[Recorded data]
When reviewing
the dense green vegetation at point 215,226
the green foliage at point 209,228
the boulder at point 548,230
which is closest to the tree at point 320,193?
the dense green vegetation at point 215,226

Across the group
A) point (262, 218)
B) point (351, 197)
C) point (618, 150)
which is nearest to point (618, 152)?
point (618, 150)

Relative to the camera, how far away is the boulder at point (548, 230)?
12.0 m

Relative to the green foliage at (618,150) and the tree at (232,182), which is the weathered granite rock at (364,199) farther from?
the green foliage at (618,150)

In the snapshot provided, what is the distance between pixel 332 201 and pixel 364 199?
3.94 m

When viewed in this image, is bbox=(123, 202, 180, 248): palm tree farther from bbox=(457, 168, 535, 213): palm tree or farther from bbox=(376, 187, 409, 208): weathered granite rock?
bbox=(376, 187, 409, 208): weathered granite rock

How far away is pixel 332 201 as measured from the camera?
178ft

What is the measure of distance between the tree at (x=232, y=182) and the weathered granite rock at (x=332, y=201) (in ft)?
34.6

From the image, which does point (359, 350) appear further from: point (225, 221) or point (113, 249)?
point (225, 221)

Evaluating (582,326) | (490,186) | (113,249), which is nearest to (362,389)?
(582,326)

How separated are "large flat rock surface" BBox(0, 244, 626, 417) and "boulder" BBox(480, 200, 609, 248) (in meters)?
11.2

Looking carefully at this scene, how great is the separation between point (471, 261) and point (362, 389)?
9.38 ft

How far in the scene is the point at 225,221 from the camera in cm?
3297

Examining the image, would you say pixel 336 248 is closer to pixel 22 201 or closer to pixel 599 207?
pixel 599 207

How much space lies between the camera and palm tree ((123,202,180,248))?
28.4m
* * *
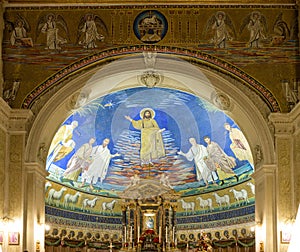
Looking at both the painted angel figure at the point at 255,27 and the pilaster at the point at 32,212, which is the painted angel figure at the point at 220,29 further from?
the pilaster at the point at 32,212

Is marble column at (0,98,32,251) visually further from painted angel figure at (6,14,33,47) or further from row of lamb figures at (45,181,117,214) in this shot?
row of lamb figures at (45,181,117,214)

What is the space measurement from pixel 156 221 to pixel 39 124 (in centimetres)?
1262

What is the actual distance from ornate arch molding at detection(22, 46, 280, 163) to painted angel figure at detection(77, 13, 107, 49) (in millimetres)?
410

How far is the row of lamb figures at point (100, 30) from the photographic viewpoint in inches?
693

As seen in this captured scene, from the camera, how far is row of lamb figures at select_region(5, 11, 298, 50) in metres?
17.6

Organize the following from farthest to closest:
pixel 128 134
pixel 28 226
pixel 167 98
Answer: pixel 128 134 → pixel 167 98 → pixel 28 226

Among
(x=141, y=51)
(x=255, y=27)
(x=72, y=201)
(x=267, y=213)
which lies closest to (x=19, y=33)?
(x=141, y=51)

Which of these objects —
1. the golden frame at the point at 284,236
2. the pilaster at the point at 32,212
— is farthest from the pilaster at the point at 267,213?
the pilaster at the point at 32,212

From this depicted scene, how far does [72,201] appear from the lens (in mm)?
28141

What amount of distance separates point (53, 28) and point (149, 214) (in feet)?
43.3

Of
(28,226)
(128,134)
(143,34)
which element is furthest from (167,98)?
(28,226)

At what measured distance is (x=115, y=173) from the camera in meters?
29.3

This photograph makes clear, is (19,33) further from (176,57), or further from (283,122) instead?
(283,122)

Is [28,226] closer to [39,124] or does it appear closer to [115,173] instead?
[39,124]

**What the task requires:** Gather every line in the recorded data that contains the word "tree", and copy each one.

**Correct output:**
which is closest to the tree at point 320,193?
Relative to the green foliage at (618,150) and the tree at (232,182), which is the weathered granite rock at (364,199) farther from?
When viewed in this image, is bbox=(123, 202, 180, 248): palm tree farther from bbox=(457, 168, 535, 213): palm tree or farther from bbox=(376, 187, 409, 208): weathered granite rock?
What is the measure of distance between the tree at (x=232, y=182) and the weathered granite rock at (x=332, y=201) (in ft)?
How much space lies between the camera and palm tree ((123,202,180,248))?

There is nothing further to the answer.